Johnson & Johnson recalls children’s Tylenol in South Korea

06 May 2013

US healthcare major Johnson & Johnson (J&J), which has been struggling with manufacturing issues since the past three years, is recalling children's Tylenol products in South Korea because they contained an overdose of the medicine.

Tylenol productsOver the weekend, J&J's subsidiary Jansen recalled its Children's Tylenol Suspension 100-ml and 500-ml bottles since they contained excessive levels of acetaminophen, which could lead to liver damage.

A spokesperson for the New Jersey-based company said that quality control tests had revealed that a few bottles of this over-the-counter medicine contained more than the prescribed amount of acetaminophen.

South Korea's Ministry of Food and Drug Safety (MFDS) said in a statement that the recall was issued after Janssen violated several regulations, including not reporting the problem quickly, delaying the recall by a month and flouting quality-control regulations.

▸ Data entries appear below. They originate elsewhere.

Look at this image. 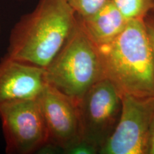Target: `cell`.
Returning a JSON list of instances; mask_svg holds the SVG:
<instances>
[{"mask_svg": "<svg viewBox=\"0 0 154 154\" xmlns=\"http://www.w3.org/2000/svg\"><path fill=\"white\" fill-rule=\"evenodd\" d=\"M147 154H154V117L152 121L151 126V131H150L149 149H148Z\"/></svg>", "mask_w": 154, "mask_h": 154, "instance_id": "14", "label": "cell"}, {"mask_svg": "<svg viewBox=\"0 0 154 154\" xmlns=\"http://www.w3.org/2000/svg\"><path fill=\"white\" fill-rule=\"evenodd\" d=\"M79 18L83 29L97 47L112 41L129 21L123 16L112 0H108L93 14Z\"/></svg>", "mask_w": 154, "mask_h": 154, "instance_id": "9", "label": "cell"}, {"mask_svg": "<svg viewBox=\"0 0 154 154\" xmlns=\"http://www.w3.org/2000/svg\"><path fill=\"white\" fill-rule=\"evenodd\" d=\"M44 72L47 85L77 103L103 78L99 49L83 29L78 16L72 34Z\"/></svg>", "mask_w": 154, "mask_h": 154, "instance_id": "3", "label": "cell"}, {"mask_svg": "<svg viewBox=\"0 0 154 154\" xmlns=\"http://www.w3.org/2000/svg\"><path fill=\"white\" fill-rule=\"evenodd\" d=\"M47 86L44 69L5 54L0 60V106L36 99Z\"/></svg>", "mask_w": 154, "mask_h": 154, "instance_id": "8", "label": "cell"}, {"mask_svg": "<svg viewBox=\"0 0 154 154\" xmlns=\"http://www.w3.org/2000/svg\"><path fill=\"white\" fill-rule=\"evenodd\" d=\"M76 21L67 0H38L34 10L21 17L11 29L6 54L46 69L66 43Z\"/></svg>", "mask_w": 154, "mask_h": 154, "instance_id": "1", "label": "cell"}, {"mask_svg": "<svg viewBox=\"0 0 154 154\" xmlns=\"http://www.w3.org/2000/svg\"><path fill=\"white\" fill-rule=\"evenodd\" d=\"M82 137L99 148L110 137L122 109V95L106 78L96 82L78 103Z\"/></svg>", "mask_w": 154, "mask_h": 154, "instance_id": "6", "label": "cell"}, {"mask_svg": "<svg viewBox=\"0 0 154 154\" xmlns=\"http://www.w3.org/2000/svg\"><path fill=\"white\" fill-rule=\"evenodd\" d=\"M103 78L121 95L154 96V62L143 19H133L112 41L98 47Z\"/></svg>", "mask_w": 154, "mask_h": 154, "instance_id": "2", "label": "cell"}, {"mask_svg": "<svg viewBox=\"0 0 154 154\" xmlns=\"http://www.w3.org/2000/svg\"><path fill=\"white\" fill-rule=\"evenodd\" d=\"M0 119L7 153L32 154L47 145V129L38 98L1 105Z\"/></svg>", "mask_w": 154, "mask_h": 154, "instance_id": "4", "label": "cell"}, {"mask_svg": "<svg viewBox=\"0 0 154 154\" xmlns=\"http://www.w3.org/2000/svg\"><path fill=\"white\" fill-rule=\"evenodd\" d=\"M17 1H22V0H17Z\"/></svg>", "mask_w": 154, "mask_h": 154, "instance_id": "16", "label": "cell"}, {"mask_svg": "<svg viewBox=\"0 0 154 154\" xmlns=\"http://www.w3.org/2000/svg\"><path fill=\"white\" fill-rule=\"evenodd\" d=\"M66 154H96L99 153V148L85 138L81 137L63 151Z\"/></svg>", "mask_w": 154, "mask_h": 154, "instance_id": "12", "label": "cell"}, {"mask_svg": "<svg viewBox=\"0 0 154 154\" xmlns=\"http://www.w3.org/2000/svg\"><path fill=\"white\" fill-rule=\"evenodd\" d=\"M48 134V143L63 152L82 137L78 103L47 85L38 97Z\"/></svg>", "mask_w": 154, "mask_h": 154, "instance_id": "7", "label": "cell"}, {"mask_svg": "<svg viewBox=\"0 0 154 154\" xmlns=\"http://www.w3.org/2000/svg\"><path fill=\"white\" fill-rule=\"evenodd\" d=\"M116 7L128 20L144 19L153 10L154 0H112Z\"/></svg>", "mask_w": 154, "mask_h": 154, "instance_id": "10", "label": "cell"}, {"mask_svg": "<svg viewBox=\"0 0 154 154\" xmlns=\"http://www.w3.org/2000/svg\"><path fill=\"white\" fill-rule=\"evenodd\" d=\"M146 32L151 45L154 62V11L152 10L144 18Z\"/></svg>", "mask_w": 154, "mask_h": 154, "instance_id": "13", "label": "cell"}, {"mask_svg": "<svg viewBox=\"0 0 154 154\" xmlns=\"http://www.w3.org/2000/svg\"><path fill=\"white\" fill-rule=\"evenodd\" d=\"M153 117L154 96L122 95L120 119L99 153L147 154Z\"/></svg>", "mask_w": 154, "mask_h": 154, "instance_id": "5", "label": "cell"}, {"mask_svg": "<svg viewBox=\"0 0 154 154\" xmlns=\"http://www.w3.org/2000/svg\"><path fill=\"white\" fill-rule=\"evenodd\" d=\"M108 0H67L76 15L85 18L103 7Z\"/></svg>", "mask_w": 154, "mask_h": 154, "instance_id": "11", "label": "cell"}, {"mask_svg": "<svg viewBox=\"0 0 154 154\" xmlns=\"http://www.w3.org/2000/svg\"><path fill=\"white\" fill-rule=\"evenodd\" d=\"M153 10L154 11V5H153Z\"/></svg>", "mask_w": 154, "mask_h": 154, "instance_id": "15", "label": "cell"}]
</instances>
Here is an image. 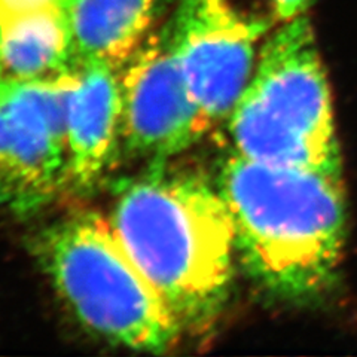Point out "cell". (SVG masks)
I'll return each instance as SVG.
<instances>
[{
	"label": "cell",
	"instance_id": "obj_8",
	"mask_svg": "<svg viewBox=\"0 0 357 357\" xmlns=\"http://www.w3.org/2000/svg\"><path fill=\"white\" fill-rule=\"evenodd\" d=\"M121 69L103 61L75 66L66 114L69 177L77 188L94 185L121 142Z\"/></svg>",
	"mask_w": 357,
	"mask_h": 357
},
{
	"label": "cell",
	"instance_id": "obj_9",
	"mask_svg": "<svg viewBox=\"0 0 357 357\" xmlns=\"http://www.w3.org/2000/svg\"><path fill=\"white\" fill-rule=\"evenodd\" d=\"M69 21L55 2H0V79H45L72 70Z\"/></svg>",
	"mask_w": 357,
	"mask_h": 357
},
{
	"label": "cell",
	"instance_id": "obj_11",
	"mask_svg": "<svg viewBox=\"0 0 357 357\" xmlns=\"http://www.w3.org/2000/svg\"><path fill=\"white\" fill-rule=\"evenodd\" d=\"M311 0H206L215 14L264 36L277 22L303 15Z\"/></svg>",
	"mask_w": 357,
	"mask_h": 357
},
{
	"label": "cell",
	"instance_id": "obj_4",
	"mask_svg": "<svg viewBox=\"0 0 357 357\" xmlns=\"http://www.w3.org/2000/svg\"><path fill=\"white\" fill-rule=\"evenodd\" d=\"M39 261L76 319L131 350L162 353L182 326L116 238L110 222L79 215L45 231Z\"/></svg>",
	"mask_w": 357,
	"mask_h": 357
},
{
	"label": "cell",
	"instance_id": "obj_2",
	"mask_svg": "<svg viewBox=\"0 0 357 357\" xmlns=\"http://www.w3.org/2000/svg\"><path fill=\"white\" fill-rule=\"evenodd\" d=\"M218 188L249 273L275 298L308 304L333 284L344 248L342 170L271 165L234 153Z\"/></svg>",
	"mask_w": 357,
	"mask_h": 357
},
{
	"label": "cell",
	"instance_id": "obj_5",
	"mask_svg": "<svg viewBox=\"0 0 357 357\" xmlns=\"http://www.w3.org/2000/svg\"><path fill=\"white\" fill-rule=\"evenodd\" d=\"M72 70L45 79H0V204L29 215L69 177L66 114Z\"/></svg>",
	"mask_w": 357,
	"mask_h": 357
},
{
	"label": "cell",
	"instance_id": "obj_10",
	"mask_svg": "<svg viewBox=\"0 0 357 357\" xmlns=\"http://www.w3.org/2000/svg\"><path fill=\"white\" fill-rule=\"evenodd\" d=\"M160 0H63L75 66L127 64L146 42Z\"/></svg>",
	"mask_w": 357,
	"mask_h": 357
},
{
	"label": "cell",
	"instance_id": "obj_1",
	"mask_svg": "<svg viewBox=\"0 0 357 357\" xmlns=\"http://www.w3.org/2000/svg\"><path fill=\"white\" fill-rule=\"evenodd\" d=\"M109 222L182 329L215 317L227 299L237 252L218 185L156 162V169L116 186Z\"/></svg>",
	"mask_w": 357,
	"mask_h": 357
},
{
	"label": "cell",
	"instance_id": "obj_12",
	"mask_svg": "<svg viewBox=\"0 0 357 357\" xmlns=\"http://www.w3.org/2000/svg\"><path fill=\"white\" fill-rule=\"evenodd\" d=\"M0 2H13V0H0ZM38 2H55L63 6V0H38Z\"/></svg>",
	"mask_w": 357,
	"mask_h": 357
},
{
	"label": "cell",
	"instance_id": "obj_7",
	"mask_svg": "<svg viewBox=\"0 0 357 357\" xmlns=\"http://www.w3.org/2000/svg\"><path fill=\"white\" fill-rule=\"evenodd\" d=\"M169 31L188 86L211 128L228 121L253 75L262 36L215 14L206 0H181Z\"/></svg>",
	"mask_w": 357,
	"mask_h": 357
},
{
	"label": "cell",
	"instance_id": "obj_3",
	"mask_svg": "<svg viewBox=\"0 0 357 357\" xmlns=\"http://www.w3.org/2000/svg\"><path fill=\"white\" fill-rule=\"evenodd\" d=\"M228 131L234 151L244 158L342 170L328 76L305 15L284 22L265 40Z\"/></svg>",
	"mask_w": 357,
	"mask_h": 357
},
{
	"label": "cell",
	"instance_id": "obj_6",
	"mask_svg": "<svg viewBox=\"0 0 357 357\" xmlns=\"http://www.w3.org/2000/svg\"><path fill=\"white\" fill-rule=\"evenodd\" d=\"M121 143L131 155L164 162L211 128L188 86L170 31L144 42L121 67Z\"/></svg>",
	"mask_w": 357,
	"mask_h": 357
}]
</instances>
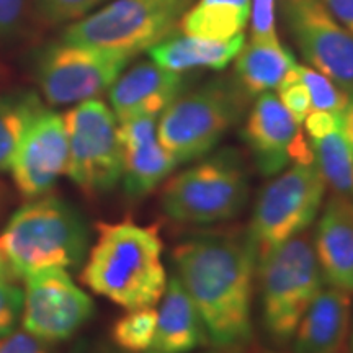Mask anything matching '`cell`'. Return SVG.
<instances>
[{"label":"cell","instance_id":"cell-1","mask_svg":"<svg viewBox=\"0 0 353 353\" xmlns=\"http://www.w3.org/2000/svg\"><path fill=\"white\" fill-rule=\"evenodd\" d=\"M175 276L195 304L208 342L236 350L252 341L257 257L247 229L190 236L172 250Z\"/></svg>","mask_w":353,"mask_h":353},{"label":"cell","instance_id":"cell-2","mask_svg":"<svg viewBox=\"0 0 353 353\" xmlns=\"http://www.w3.org/2000/svg\"><path fill=\"white\" fill-rule=\"evenodd\" d=\"M162 249L156 226H141L134 221L99 223L81 281L126 311L154 307L169 281Z\"/></svg>","mask_w":353,"mask_h":353},{"label":"cell","instance_id":"cell-3","mask_svg":"<svg viewBox=\"0 0 353 353\" xmlns=\"http://www.w3.org/2000/svg\"><path fill=\"white\" fill-rule=\"evenodd\" d=\"M87 247L88 232L81 214L57 196L26 203L0 234V250L19 278L77 267Z\"/></svg>","mask_w":353,"mask_h":353},{"label":"cell","instance_id":"cell-4","mask_svg":"<svg viewBox=\"0 0 353 353\" xmlns=\"http://www.w3.org/2000/svg\"><path fill=\"white\" fill-rule=\"evenodd\" d=\"M259 309L273 345L293 342L299 321L325 280L307 231L275 247L257 262Z\"/></svg>","mask_w":353,"mask_h":353},{"label":"cell","instance_id":"cell-5","mask_svg":"<svg viewBox=\"0 0 353 353\" xmlns=\"http://www.w3.org/2000/svg\"><path fill=\"white\" fill-rule=\"evenodd\" d=\"M250 99L234 76L182 92L157 118L159 141L176 164L208 156L244 118Z\"/></svg>","mask_w":353,"mask_h":353},{"label":"cell","instance_id":"cell-6","mask_svg":"<svg viewBox=\"0 0 353 353\" xmlns=\"http://www.w3.org/2000/svg\"><path fill=\"white\" fill-rule=\"evenodd\" d=\"M249 170L236 149H223L164 182L161 206L183 224H218L239 216L249 201Z\"/></svg>","mask_w":353,"mask_h":353},{"label":"cell","instance_id":"cell-7","mask_svg":"<svg viewBox=\"0 0 353 353\" xmlns=\"http://www.w3.org/2000/svg\"><path fill=\"white\" fill-rule=\"evenodd\" d=\"M195 0H113L69 25L61 39L136 56L179 28Z\"/></svg>","mask_w":353,"mask_h":353},{"label":"cell","instance_id":"cell-8","mask_svg":"<svg viewBox=\"0 0 353 353\" xmlns=\"http://www.w3.org/2000/svg\"><path fill=\"white\" fill-rule=\"evenodd\" d=\"M325 183L314 162L291 164L265 187L247 228L257 262L275 247L306 232L319 216Z\"/></svg>","mask_w":353,"mask_h":353},{"label":"cell","instance_id":"cell-9","mask_svg":"<svg viewBox=\"0 0 353 353\" xmlns=\"http://www.w3.org/2000/svg\"><path fill=\"white\" fill-rule=\"evenodd\" d=\"M68 132V175L88 196L112 192L123 176V149L113 110L99 99L63 114Z\"/></svg>","mask_w":353,"mask_h":353},{"label":"cell","instance_id":"cell-10","mask_svg":"<svg viewBox=\"0 0 353 353\" xmlns=\"http://www.w3.org/2000/svg\"><path fill=\"white\" fill-rule=\"evenodd\" d=\"M131 56L65 39L38 52L34 72L50 105H77L108 90L130 64Z\"/></svg>","mask_w":353,"mask_h":353},{"label":"cell","instance_id":"cell-11","mask_svg":"<svg viewBox=\"0 0 353 353\" xmlns=\"http://www.w3.org/2000/svg\"><path fill=\"white\" fill-rule=\"evenodd\" d=\"M285 30L312 69L353 95V34L322 0H276Z\"/></svg>","mask_w":353,"mask_h":353},{"label":"cell","instance_id":"cell-12","mask_svg":"<svg viewBox=\"0 0 353 353\" xmlns=\"http://www.w3.org/2000/svg\"><path fill=\"white\" fill-rule=\"evenodd\" d=\"M94 301L63 268L25 276L21 324L51 343L68 341L94 316Z\"/></svg>","mask_w":353,"mask_h":353},{"label":"cell","instance_id":"cell-13","mask_svg":"<svg viewBox=\"0 0 353 353\" xmlns=\"http://www.w3.org/2000/svg\"><path fill=\"white\" fill-rule=\"evenodd\" d=\"M242 139L265 176H275L291 164L314 162L301 125L272 92L257 97L242 128Z\"/></svg>","mask_w":353,"mask_h":353},{"label":"cell","instance_id":"cell-14","mask_svg":"<svg viewBox=\"0 0 353 353\" xmlns=\"http://www.w3.org/2000/svg\"><path fill=\"white\" fill-rule=\"evenodd\" d=\"M69 144L63 117L44 108L13 157V182L25 198H38L68 174Z\"/></svg>","mask_w":353,"mask_h":353},{"label":"cell","instance_id":"cell-15","mask_svg":"<svg viewBox=\"0 0 353 353\" xmlns=\"http://www.w3.org/2000/svg\"><path fill=\"white\" fill-rule=\"evenodd\" d=\"M118 138L123 149L121 180L128 195L154 192L179 165L159 141L157 117L141 114L118 121Z\"/></svg>","mask_w":353,"mask_h":353},{"label":"cell","instance_id":"cell-16","mask_svg":"<svg viewBox=\"0 0 353 353\" xmlns=\"http://www.w3.org/2000/svg\"><path fill=\"white\" fill-rule=\"evenodd\" d=\"M185 79L154 61H144L125 69L108 88L110 103L118 121L149 114L161 117L176 97L183 92Z\"/></svg>","mask_w":353,"mask_h":353},{"label":"cell","instance_id":"cell-17","mask_svg":"<svg viewBox=\"0 0 353 353\" xmlns=\"http://www.w3.org/2000/svg\"><path fill=\"white\" fill-rule=\"evenodd\" d=\"M314 250L327 285L353 293V201L334 195L317 221Z\"/></svg>","mask_w":353,"mask_h":353},{"label":"cell","instance_id":"cell-18","mask_svg":"<svg viewBox=\"0 0 353 353\" xmlns=\"http://www.w3.org/2000/svg\"><path fill=\"white\" fill-rule=\"evenodd\" d=\"M350 293L332 285L322 286L293 337L294 353H343L350 332Z\"/></svg>","mask_w":353,"mask_h":353},{"label":"cell","instance_id":"cell-19","mask_svg":"<svg viewBox=\"0 0 353 353\" xmlns=\"http://www.w3.org/2000/svg\"><path fill=\"white\" fill-rule=\"evenodd\" d=\"M154 339L144 353H192L208 342L195 304L175 275L167 281Z\"/></svg>","mask_w":353,"mask_h":353},{"label":"cell","instance_id":"cell-20","mask_svg":"<svg viewBox=\"0 0 353 353\" xmlns=\"http://www.w3.org/2000/svg\"><path fill=\"white\" fill-rule=\"evenodd\" d=\"M244 44V34L229 39H206L174 33L148 52L151 61L174 72L182 74L193 69L223 70L236 59Z\"/></svg>","mask_w":353,"mask_h":353},{"label":"cell","instance_id":"cell-21","mask_svg":"<svg viewBox=\"0 0 353 353\" xmlns=\"http://www.w3.org/2000/svg\"><path fill=\"white\" fill-rule=\"evenodd\" d=\"M234 64V79L250 97L272 92L280 85L288 70L296 64L293 52L280 43L254 41L244 44Z\"/></svg>","mask_w":353,"mask_h":353},{"label":"cell","instance_id":"cell-22","mask_svg":"<svg viewBox=\"0 0 353 353\" xmlns=\"http://www.w3.org/2000/svg\"><path fill=\"white\" fill-rule=\"evenodd\" d=\"M250 21V0H195L176 32L206 39H229L244 34Z\"/></svg>","mask_w":353,"mask_h":353},{"label":"cell","instance_id":"cell-23","mask_svg":"<svg viewBox=\"0 0 353 353\" xmlns=\"http://www.w3.org/2000/svg\"><path fill=\"white\" fill-rule=\"evenodd\" d=\"M44 108L39 95L32 90L0 94V172L10 169L25 134Z\"/></svg>","mask_w":353,"mask_h":353},{"label":"cell","instance_id":"cell-24","mask_svg":"<svg viewBox=\"0 0 353 353\" xmlns=\"http://www.w3.org/2000/svg\"><path fill=\"white\" fill-rule=\"evenodd\" d=\"M312 161L334 195L353 201V149L342 128L309 141Z\"/></svg>","mask_w":353,"mask_h":353},{"label":"cell","instance_id":"cell-25","mask_svg":"<svg viewBox=\"0 0 353 353\" xmlns=\"http://www.w3.org/2000/svg\"><path fill=\"white\" fill-rule=\"evenodd\" d=\"M156 322L157 311L154 307L128 309L126 314L113 324V342L125 352L144 353L154 339Z\"/></svg>","mask_w":353,"mask_h":353},{"label":"cell","instance_id":"cell-26","mask_svg":"<svg viewBox=\"0 0 353 353\" xmlns=\"http://www.w3.org/2000/svg\"><path fill=\"white\" fill-rule=\"evenodd\" d=\"M299 81L306 87L309 99H311V110H324V112L342 113L347 107L348 95L337 83H334L327 76L312 69L311 65L296 64Z\"/></svg>","mask_w":353,"mask_h":353},{"label":"cell","instance_id":"cell-27","mask_svg":"<svg viewBox=\"0 0 353 353\" xmlns=\"http://www.w3.org/2000/svg\"><path fill=\"white\" fill-rule=\"evenodd\" d=\"M107 0H32L33 13L43 25H72L103 7Z\"/></svg>","mask_w":353,"mask_h":353},{"label":"cell","instance_id":"cell-28","mask_svg":"<svg viewBox=\"0 0 353 353\" xmlns=\"http://www.w3.org/2000/svg\"><path fill=\"white\" fill-rule=\"evenodd\" d=\"M296 64L288 70V74L283 77V81H281L280 85L276 87V97L278 100L281 101V105L286 108V112L294 118V121H296L298 125H303L304 118H306L307 113L311 112V99H309L306 87H304L303 82L299 81Z\"/></svg>","mask_w":353,"mask_h":353},{"label":"cell","instance_id":"cell-29","mask_svg":"<svg viewBox=\"0 0 353 353\" xmlns=\"http://www.w3.org/2000/svg\"><path fill=\"white\" fill-rule=\"evenodd\" d=\"M23 307V293L15 281L0 278V337L12 332Z\"/></svg>","mask_w":353,"mask_h":353},{"label":"cell","instance_id":"cell-30","mask_svg":"<svg viewBox=\"0 0 353 353\" xmlns=\"http://www.w3.org/2000/svg\"><path fill=\"white\" fill-rule=\"evenodd\" d=\"M276 0H250L254 41H273L276 34Z\"/></svg>","mask_w":353,"mask_h":353},{"label":"cell","instance_id":"cell-31","mask_svg":"<svg viewBox=\"0 0 353 353\" xmlns=\"http://www.w3.org/2000/svg\"><path fill=\"white\" fill-rule=\"evenodd\" d=\"M0 353H56V350L51 342L21 329L0 337Z\"/></svg>","mask_w":353,"mask_h":353},{"label":"cell","instance_id":"cell-32","mask_svg":"<svg viewBox=\"0 0 353 353\" xmlns=\"http://www.w3.org/2000/svg\"><path fill=\"white\" fill-rule=\"evenodd\" d=\"M32 0H0V38H10L21 28Z\"/></svg>","mask_w":353,"mask_h":353},{"label":"cell","instance_id":"cell-33","mask_svg":"<svg viewBox=\"0 0 353 353\" xmlns=\"http://www.w3.org/2000/svg\"><path fill=\"white\" fill-rule=\"evenodd\" d=\"M304 131L309 139H317L329 134L330 131L342 128V113L324 112V110H311L303 121Z\"/></svg>","mask_w":353,"mask_h":353},{"label":"cell","instance_id":"cell-34","mask_svg":"<svg viewBox=\"0 0 353 353\" xmlns=\"http://www.w3.org/2000/svg\"><path fill=\"white\" fill-rule=\"evenodd\" d=\"M329 12L353 34V0H322Z\"/></svg>","mask_w":353,"mask_h":353},{"label":"cell","instance_id":"cell-35","mask_svg":"<svg viewBox=\"0 0 353 353\" xmlns=\"http://www.w3.org/2000/svg\"><path fill=\"white\" fill-rule=\"evenodd\" d=\"M342 131L353 149V95H348L347 107L342 112Z\"/></svg>","mask_w":353,"mask_h":353},{"label":"cell","instance_id":"cell-36","mask_svg":"<svg viewBox=\"0 0 353 353\" xmlns=\"http://www.w3.org/2000/svg\"><path fill=\"white\" fill-rule=\"evenodd\" d=\"M0 278H2V280H12V281H15L17 278H19L15 270L10 267V263L7 262V259L3 257L2 250H0Z\"/></svg>","mask_w":353,"mask_h":353},{"label":"cell","instance_id":"cell-37","mask_svg":"<svg viewBox=\"0 0 353 353\" xmlns=\"http://www.w3.org/2000/svg\"><path fill=\"white\" fill-rule=\"evenodd\" d=\"M213 353H234V350H226V348H218V352Z\"/></svg>","mask_w":353,"mask_h":353},{"label":"cell","instance_id":"cell-38","mask_svg":"<svg viewBox=\"0 0 353 353\" xmlns=\"http://www.w3.org/2000/svg\"><path fill=\"white\" fill-rule=\"evenodd\" d=\"M352 352H353V332H352Z\"/></svg>","mask_w":353,"mask_h":353}]
</instances>
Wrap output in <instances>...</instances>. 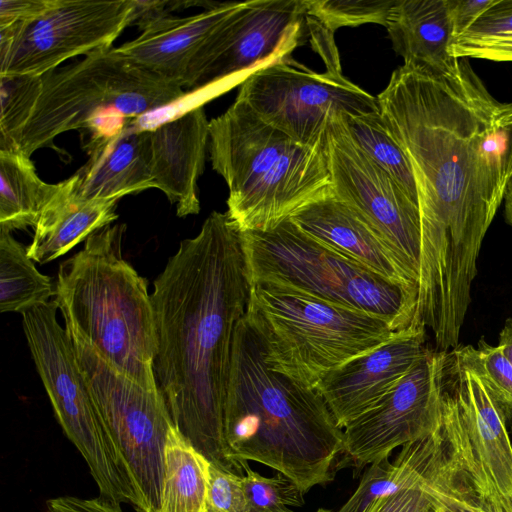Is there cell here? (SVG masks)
<instances>
[{
    "label": "cell",
    "mask_w": 512,
    "mask_h": 512,
    "mask_svg": "<svg viewBox=\"0 0 512 512\" xmlns=\"http://www.w3.org/2000/svg\"><path fill=\"white\" fill-rule=\"evenodd\" d=\"M376 98L417 187V315L435 334L456 337L483 239L512 175V102L496 99L468 58L443 73L403 64Z\"/></svg>",
    "instance_id": "obj_1"
},
{
    "label": "cell",
    "mask_w": 512,
    "mask_h": 512,
    "mask_svg": "<svg viewBox=\"0 0 512 512\" xmlns=\"http://www.w3.org/2000/svg\"><path fill=\"white\" fill-rule=\"evenodd\" d=\"M250 289L241 231L227 212L214 211L181 241L151 294L154 376L173 423L210 463L240 476L225 438V405Z\"/></svg>",
    "instance_id": "obj_2"
},
{
    "label": "cell",
    "mask_w": 512,
    "mask_h": 512,
    "mask_svg": "<svg viewBox=\"0 0 512 512\" xmlns=\"http://www.w3.org/2000/svg\"><path fill=\"white\" fill-rule=\"evenodd\" d=\"M225 438L235 461L271 467L303 494L333 480L343 450V429L319 391L268 365L246 317L234 335Z\"/></svg>",
    "instance_id": "obj_3"
},
{
    "label": "cell",
    "mask_w": 512,
    "mask_h": 512,
    "mask_svg": "<svg viewBox=\"0 0 512 512\" xmlns=\"http://www.w3.org/2000/svg\"><path fill=\"white\" fill-rule=\"evenodd\" d=\"M124 224L92 233L58 270L54 301L73 330L115 370L158 389L156 331L146 279L122 256Z\"/></svg>",
    "instance_id": "obj_4"
},
{
    "label": "cell",
    "mask_w": 512,
    "mask_h": 512,
    "mask_svg": "<svg viewBox=\"0 0 512 512\" xmlns=\"http://www.w3.org/2000/svg\"><path fill=\"white\" fill-rule=\"evenodd\" d=\"M208 149L229 189L227 213L241 232L270 229L334 196L324 144L296 142L242 100L210 121Z\"/></svg>",
    "instance_id": "obj_5"
},
{
    "label": "cell",
    "mask_w": 512,
    "mask_h": 512,
    "mask_svg": "<svg viewBox=\"0 0 512 512\" xmlns=\"http://www.w3.org/2000/svg\"><path fill=\"white\" fill-rule=\"evenodd\" d=\"M183 87L117 51L103 48L41 75L39 96L10 150L28 157L54 147L60 134L90 129L92 138L121 131L131 120L185 96Z\"/></svg>",
    "instance_id": "obj_6"
},
{
    "label": "cell",
    "mask_w": 512,
    "mask_h": 512,
    "mask_svg": "<svg viewBox=\"0 0 512 512\" xmlns=\"http://www.w3.org/2000/svg\"><path fill=\"white\" fill-rule=\"evenodd\" d=\"M245 317L268 365L315 388L330 371L400 331L376 315L266 283L251 284Z\"/></svg>",
    "instance_id": "obj_7"
},
{
    "label": "cell",
    "mask_w": 512,
    "mask_h": 512,
    "mask_svg": "<svg viewBox=\"0 0 512 512\" xmlns=\"http://www.w3.org/2000/svg\"><path fill=\"white\" fill-rule=\"evenodd\" d=\"M250 284L266 283L389 321L415 320L418 290L386 279L319 243L290 218L266 230L241 232Z\"/></svg>",
    "instance_id": "obj_8"
},
{
    "label": "cell",
    "mask_w": 512,
    "mask_h": 512,
    "mask_svg": "<svg viewBox=\"0 0 512 512\" xmlns=\"http://www.w3.org/2000/svg\"><path fill=\"white\" fill-rule=\"evenodd\" d=\"M57 309L53 300L22 314L35 366L60 426L88 465L98 497L134 507L130 479L97 413L73 343L58 323Z\"/></svg>",
    "instance_id": "obj_9"
},
{
    "label": "cell",
    "mask_w": 512,
    "mask_h": 512,
    "mask_svg": "<svg viewBox=\"0 0 512 512\" xmlns=\"http://www.w3.org/2000/svg\"><path fill=\"white\" fill-rule=\"evenodd\" d=\"M96 407L130 479L136 512H160L164 454L174 425L158 389L143 387L110 366L66 328Z\"/></svg>",
    "instance_id": "obj_10"
},
{
    "label": "cell",
    "mask_w": 512,
    "mask_h": 512,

An audit by MFDS revealed that the company had manually filled containers with acetaminophen since a filling machine was not working.

The recall comes in the same week when Indian health officials revoked J&J's licence to manufacture cosmetics at a plant in Mumbai after finding that the company had used a dangerous and unauthorised process for sterilising baby powder (See: Johnson & Johnson's plant licence revoked on quality concerns).

J&J has issued a series of product recalls across a wide range of products over the past three years due to manufacturing-quality problems that have cost the company more than $3 billion

It has recalled millions of bottles of over-the-counter products such as Motrin and children's Tylenol and other products like contact lenses, joint-replacement parts, surgical wound draining products, insulin pump cartridges, Rolaids Extra Strength Softchews among others.

Apart from this the company is facing several lawsuits ranging from kickbacks to a company that dispenses drugs to nursing homes to faulty hip ASR implants.

J&J is operating under continuous scrutiny by the US Food & Drug Administration, the Congress and federal prosecutors over its several recalls, and has signed a consent decree with the US regulators to oversee some manufacturing.